Thanks, I'll try it this evening.

Al T.


----------



## Eric Animal (Oct 28, 2007)

Rukee said:


> According to my restoration book, which isn't very clear, they used two styles. The transistorized tach used two wires and the standard tach used one wire. I think the tach (-) goes to the one with the red collar, and if another wire is needed I'd try a neg ground wire connected to the left nut. Light sockets go into the holes on each side, unless that center post is a light inside, then the lights would connect to that. Hope this helps.

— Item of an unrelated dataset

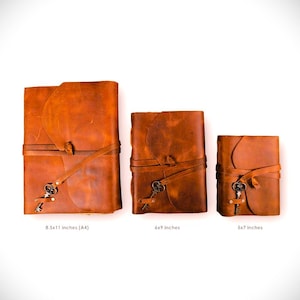 Leather Journal Vintage Leather Notebook Genuine Leather-bound Journal Handmade Deckle Edge Paper Book of Shadows personalized gifts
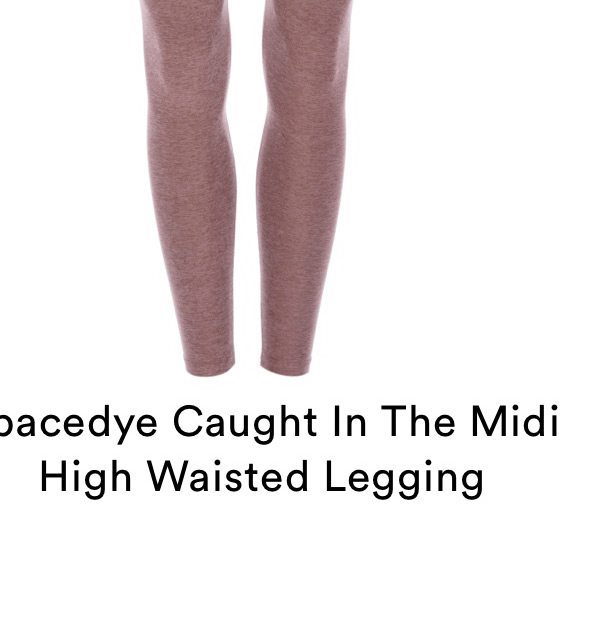 Spacedye Caught In The Midi High Waisted Legging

 "LEFT NUT" ?:rofl:...sorry couldn't resist.


----------



## Rukee (Feb 8, 2007)

Lol!:lol:


----------



## Eric Animal (Oct 28, 2007)

I lost that one in a bet.....many times!arty:


----------



## Al T (Mar 15, 2010)

*One more question.......*

Do I need an in-line fuse on the wire to the distributor? If so, what size?

Thanks in advance.

Al T.


----------



## Rukee (Feb 8, 2007)

No fuse, as far as I know anyway.


----------



## Al T (Mar 15, 2010)

The reason I ask is that I had posted this question on another site and received this response.


*The tach in your photo is original to a 1963 tempest or lemans not a 64 GTO. The single insulated threaded stud wires to the negative side of the coil thru a 3 amp in-line glass fuse. The exterior of the metal casing (housing) wires to body ground. This type of tach is designed to work on a GM car using the stock points ignition system only.*

Al T.


----------



## Rukee (Feb 8, 2007)

:cheers

Is it going to fit in your dash?


----------



## Al T (Mar 15, 2010)

Rukee said:


> :cheers
> 
> Is it going to fit in your dash?


The tach I installed was one I already had. 










The 63 will fit also, you just don't use the rear mouning boss.

Al T.


----------



## Rukee (Feb 8, 2007)

That looks sweet!
I got an old SUN stuffed into the clock hole, looks okay, but not as nice as yours. :cheers


----------